History of Tattoos

Tattoos are almost as old as mankind. They go way back it is believed that the first tattooing happened accidentally, with people falling or stepping into pigment-carrying, sharp instruments or materials, like e.g. sharp, charcoaled branches from leftover fireplaces or wooden spears/arrowheads hardened in fire.History of Tattoos

This tends to leave trapped pigment in the dermis, such accidents are by the way the major reason for pigment removal research even in our days.

Arguable, tattoos date back to about 3000 B.C. Marks found on a mummified human body dating that old, have tattoos. Tattoos have also been found Egyptian and Nubian mummies that date back to about 2000 B.C. Many references can also be found in books from classical authors referring to the Greeks, Germans and Gauls.

Europeans rediscovered tattooing when they encountered Polynesians and American Indians during some exploration.

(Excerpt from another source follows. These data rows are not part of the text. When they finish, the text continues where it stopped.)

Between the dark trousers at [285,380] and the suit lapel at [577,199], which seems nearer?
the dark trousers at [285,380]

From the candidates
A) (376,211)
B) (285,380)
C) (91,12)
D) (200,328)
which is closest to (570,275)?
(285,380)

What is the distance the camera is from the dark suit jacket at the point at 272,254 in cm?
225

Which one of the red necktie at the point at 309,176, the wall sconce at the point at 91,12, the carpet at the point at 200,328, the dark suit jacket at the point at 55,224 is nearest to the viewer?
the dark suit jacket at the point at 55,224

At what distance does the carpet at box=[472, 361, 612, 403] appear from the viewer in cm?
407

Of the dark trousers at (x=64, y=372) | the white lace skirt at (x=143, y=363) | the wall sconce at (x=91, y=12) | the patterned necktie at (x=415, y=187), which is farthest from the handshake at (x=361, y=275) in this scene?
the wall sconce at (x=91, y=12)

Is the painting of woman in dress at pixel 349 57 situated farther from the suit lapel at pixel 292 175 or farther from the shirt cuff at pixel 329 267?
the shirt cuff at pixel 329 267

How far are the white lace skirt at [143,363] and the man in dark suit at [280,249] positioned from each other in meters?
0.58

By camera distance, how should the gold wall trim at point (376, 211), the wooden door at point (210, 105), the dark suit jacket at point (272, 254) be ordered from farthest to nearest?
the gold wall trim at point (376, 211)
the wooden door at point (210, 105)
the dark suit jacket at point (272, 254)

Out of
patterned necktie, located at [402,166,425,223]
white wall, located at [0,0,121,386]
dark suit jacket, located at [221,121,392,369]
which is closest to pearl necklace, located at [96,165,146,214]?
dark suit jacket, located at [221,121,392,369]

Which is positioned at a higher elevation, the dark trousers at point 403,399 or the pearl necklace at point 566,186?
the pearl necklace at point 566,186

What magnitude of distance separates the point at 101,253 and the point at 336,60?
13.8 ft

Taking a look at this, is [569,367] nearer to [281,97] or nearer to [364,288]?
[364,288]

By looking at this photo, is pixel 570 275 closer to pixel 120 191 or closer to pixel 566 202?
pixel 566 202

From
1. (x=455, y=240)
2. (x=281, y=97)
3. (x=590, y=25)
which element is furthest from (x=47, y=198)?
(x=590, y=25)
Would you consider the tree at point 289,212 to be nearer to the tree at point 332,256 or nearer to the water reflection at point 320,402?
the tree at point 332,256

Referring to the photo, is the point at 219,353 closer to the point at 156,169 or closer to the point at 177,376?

The word tattoo comes from the Tahitian word “tattau” which means “to mark”. European and U.S. societies considered tattoos very exotic so many tattooed Indians and Polynesians drew a crowd at the circus and fairs during the 18th and 19th centuries.

My great grandfather told me some stories he had about when he was young. He told me Indians he knew wanted to give him a tattoo. He said he chicken out. Oh Grandpa I said you should of got one!

The reason for tattooing has changed over the years and across various cultures and countries. In the early practice of tattooing, it was primarily for decoration. This ancient practice still holds true today for most people. Early Romans used tattoos for identification. They would tattoo slaves and criminals so that everyone would know their status.

Tahitian tattoos were rites of passage and told to story and history of the person’s life. In the early days of the U.S. when sailors would travel to foreign lands, they would collect tattoos as souvenirs of their travels and experiences. I remember those days very well, I use to see a lot of sailors getting tats all over the world. And Oh boy was their some good artist over seas!

Methods of tattooing varied across cultures and time as well. Many Indians in North and South America tattooed simply by pricking. Some tribes in California then began to introduce scratches when introducing color. In Polynesia, pigment was pricked into the skin by using a small tool that resembled a rake.

In New Zealand, the Maori people used wood carving techniques using a bone-cutting tool to make shallow, colored grooves in the skin. When the Europeans arrived, they began to use metal, taking a small step toward the puncture style of tattooing we see today.

So you see we have come a ways since those days. It is certain tattoos have been here thousands of years and they will probably be here for sometime.